One of the bigger news items today, if you ignore the swine flu, was that the Pope made an apology for residential school abuse in Canada. This follows apologies from other major players, including the Canadian Government last year. I’m sure this statement is very important to numerous Aboriginal and First Nations persons and their descendants who were subjected to residential schools.

Another story that came to my attention today is that I missed a B.C. Court of Appeal ruling issued 3 weeks ago on the topic of Indian Status (Indian of course used in the legal definition under the Indian Act). I had been tipped off about the McIvor case when it was in the B.C. Supreme Court 2 years ago. The new ruling limits the first one and gives the federal government a year to amend the Indian Act or appeal to the Supreme Court. I see no mention of it on the Indian and Northern Affairs Canada site, so I assume the government is preparing its response. The Globe speculates as to the result (stupid Globe makes you pay after 2 weeks so I am linking to blog spam).
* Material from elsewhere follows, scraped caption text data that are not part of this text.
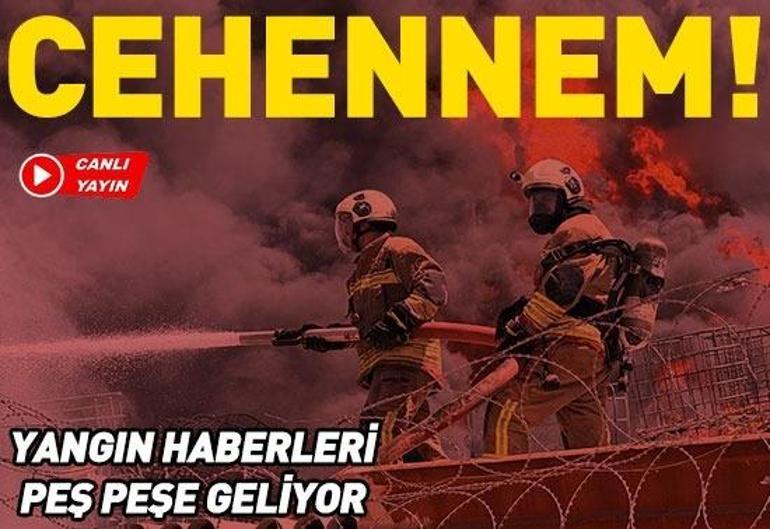 22 Temmuz 2026 Çarşamba gününün son dakika önemli gelişmeleri (CNN TÜRK 16.30 bülteni)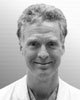 Dr. Agrippa Robert, MD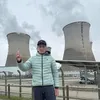 eric.tiatoa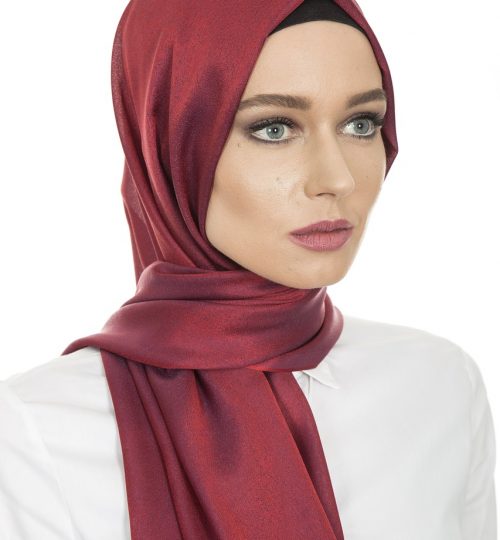 woman, fashion, islam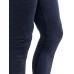 Термоштани Craft Core Dry Active Comfort Pant Man L Dark blue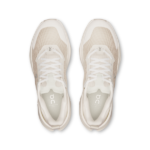 On Cloud Blanco Hielo Cloudpulse Next Zapatos f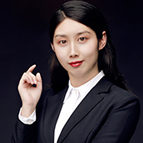 淮安环球教育师资介绍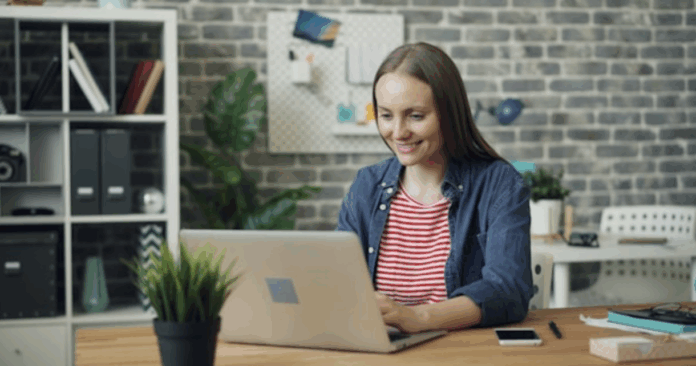 Screenshot 2025-08-19 at 4.40.28 AM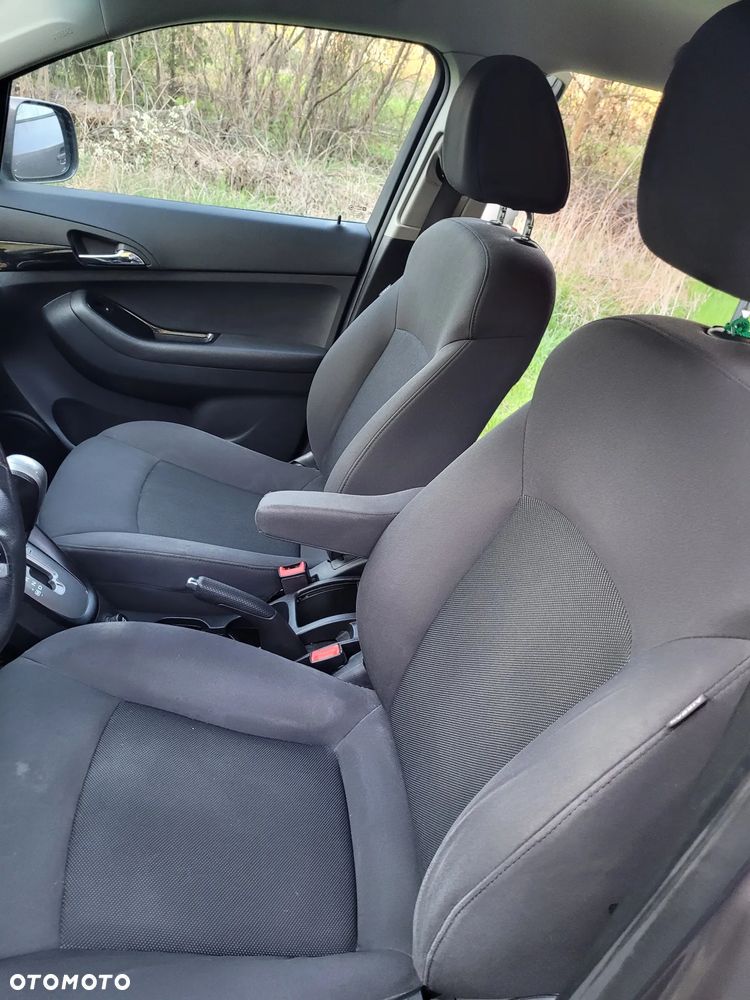 Chevrolet Orlando 1.8 LT+ - 9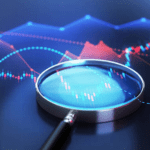 Ilustrasi IHSG Hari Ini Didukung oleh Optimisme Pasar Saham Global, Cocok untuk Strategi Scalping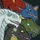 Icon Achivement Fey Exposure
Take for example a status native women who’s parents were both status native, who married a non-native man, who’s status native daughter married a non-native man. As a result of this legislation, it appears that their children, who currently could only register as Metis, could be status native. (This is my reading from the ruling and the Indian Act on eligibility for status – feel free to correct me if I’m wrong) I would presume that there are thousands of cases of Canadians who would now be eligible to be status native.

It is not particularly hard to grant status to these people, but status comes along with numerous social, political, cultural, and economic benefits. Membership in bands would increase and services provided by them would have to receive funding. There would be an impact on reserves. The federal government would be impacted by the numerous economic benefits and services it provides to status natives.

One of the more interesting things would be to address past compensation by the discrimination in the Indian Act. The Act was modified in 1985 and in the 24 years since, an individual could have benefited significantly from native status. For example, if the child of the above situation I mentioned was born in 1986, in the last 23 years that individual did not receive the tax breaks, additional healthcare benefits, hunting and fishing rights, support for post secondary education, and membership in a band (which may have during that time received treaty settlements which they did not share in), to name a few.

I’ve been of the opinion for a long time that the Indian Act and the reserve system is flawed. Maybe over the next year some of these issues can be reviewed and the Indian Act can be amended or superceded.